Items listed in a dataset
====

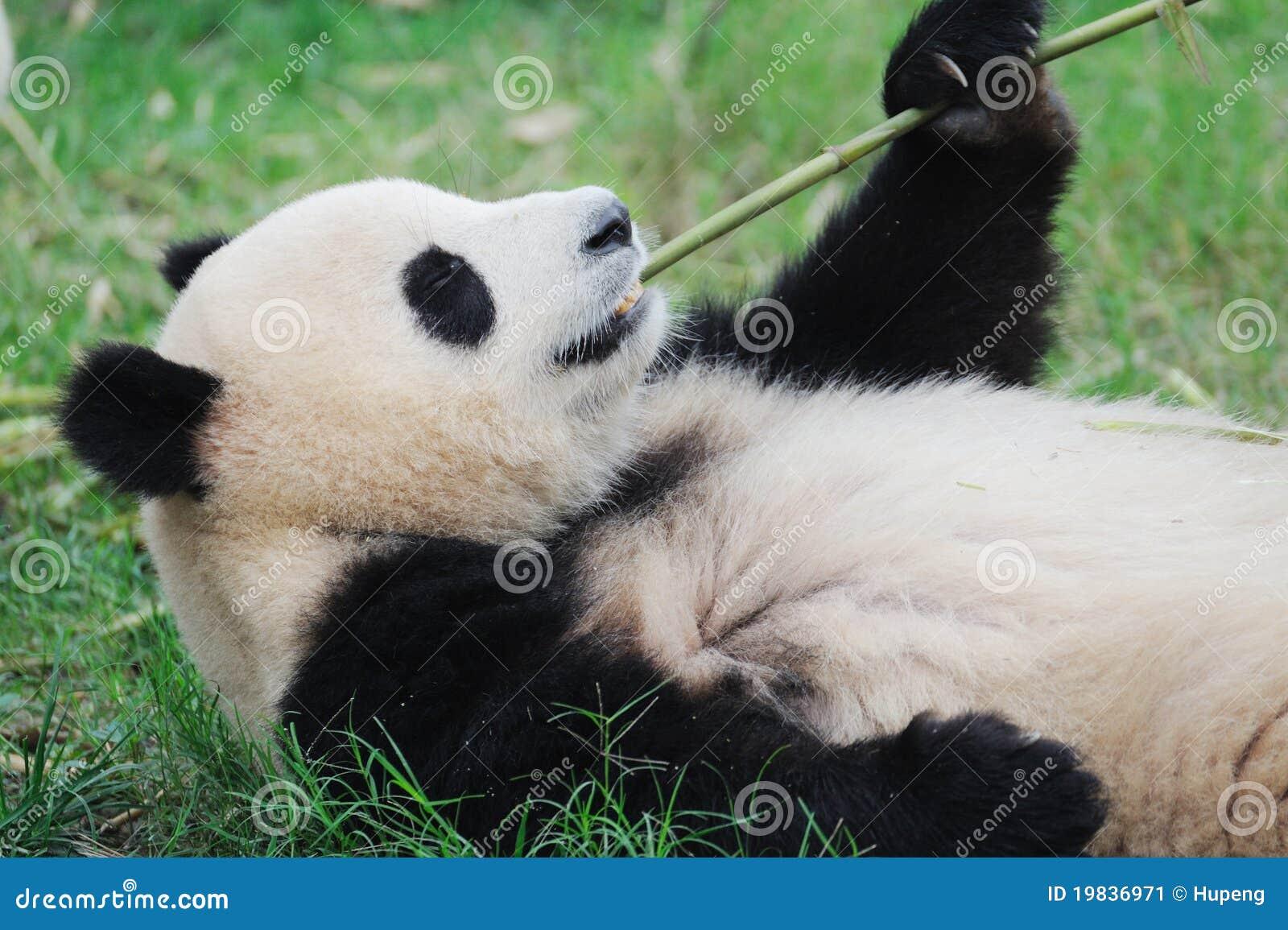 Panda Der Bambus Isst Stockbild Bild Von Haar Pandas 19836971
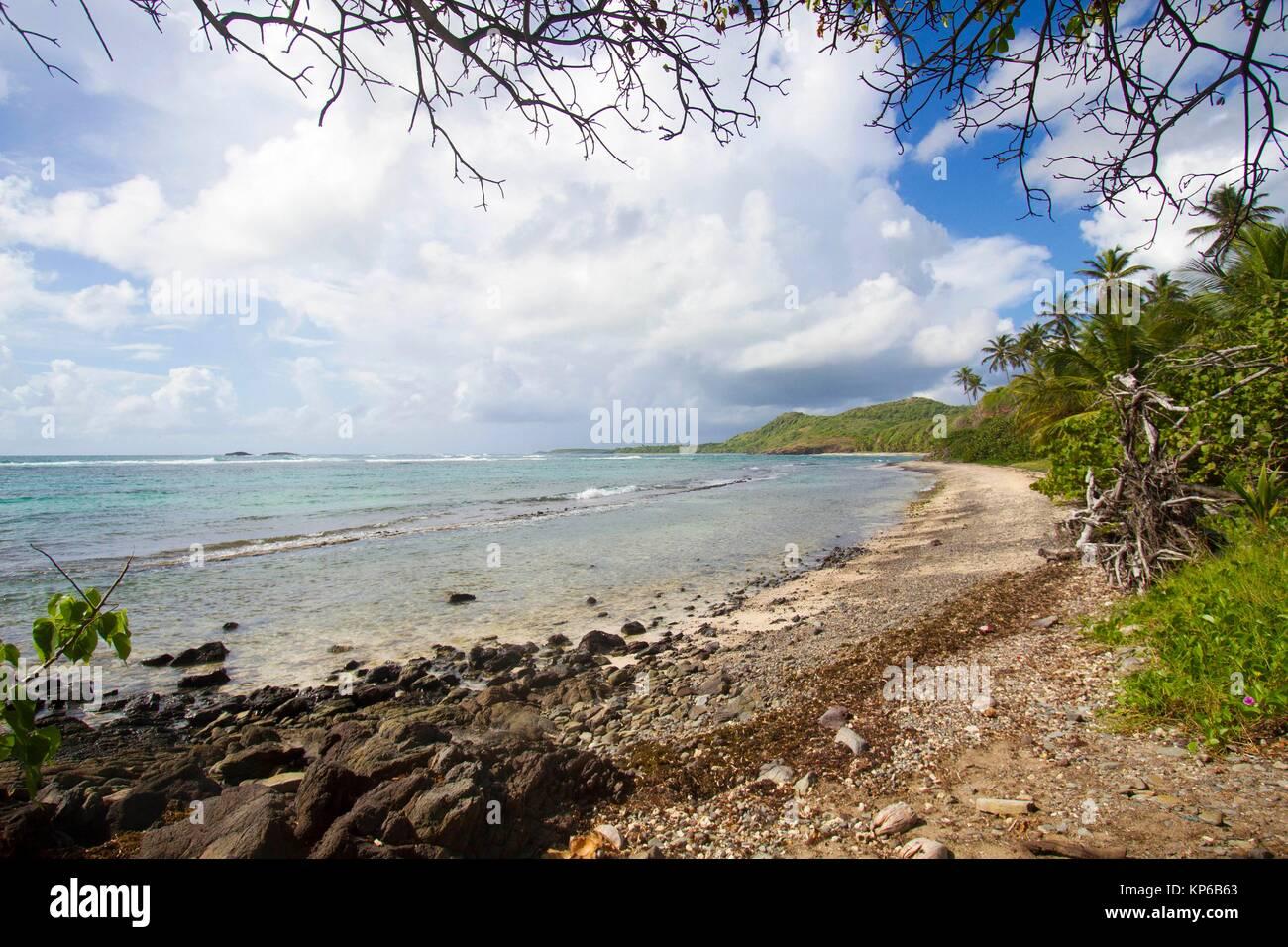 The walk of '' La Trace des Caps'' in Martinique is a 18 kilometres hikes along Cap Ferre, Pointe - Stock Image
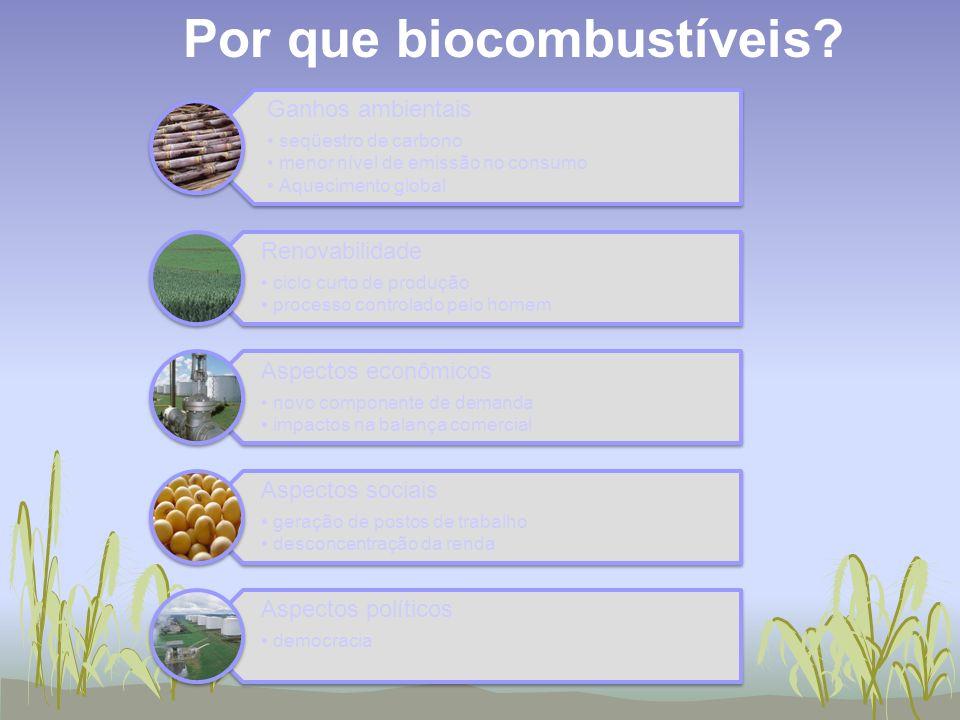 Por que biocombustíveis? Ganhos ambientais seqüestro de carbono menor nível de emissão no consumo Aquecimento global Renovabilidade ciclo curto de pro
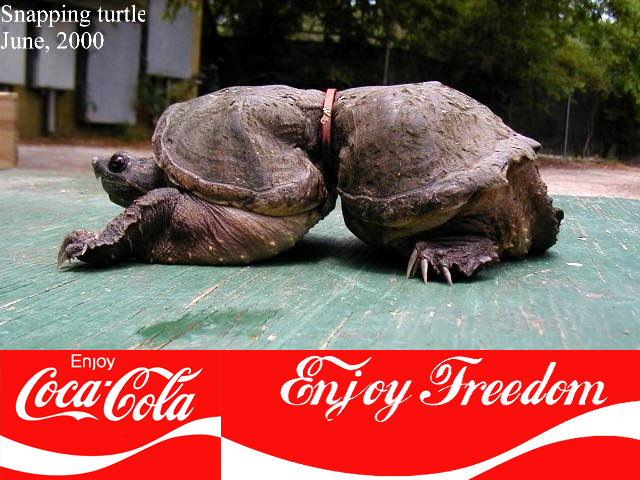 https://m.blog.hu/gr/greenr/image/cola-turtle.jpg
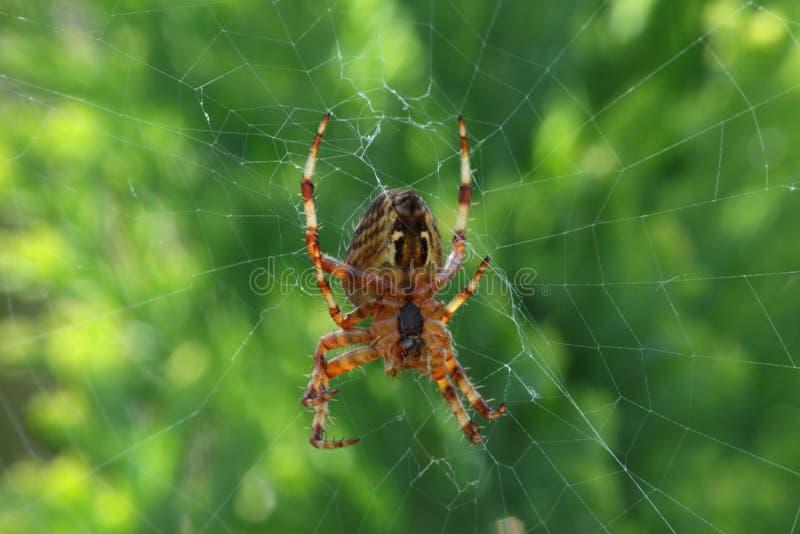 Aranha de jardim. imagem de stock royalty free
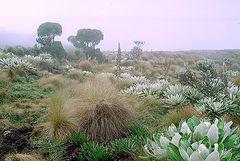 Die Sümpfe am Mount Kenya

====

TASK TO COMPLETE – Your copy should match the entries exactly, minus the pictures.

ANSWER TO THIS EXERCISE –
 Panda Der Bambus Isst Stockbild Bild Von Haar Pandas 19836971
 The walk of '' La Trace des Caps'' in Martinique is a 18 kilometres hikes along Cap Ferre, Pointe - Stock Image
 Por que biocombustíveis? Ganhos ambientais seqüestro de carbono menor nível de emissão no consumo Aquecimento global Renovabilidade ciclo curto de pro
 https://m.blog.hu/gr/greenr/image/cola-turtle.jpg
 Aranha de jardim. imagem de stock royalty free
 Die Sümpfe am Mount Kenya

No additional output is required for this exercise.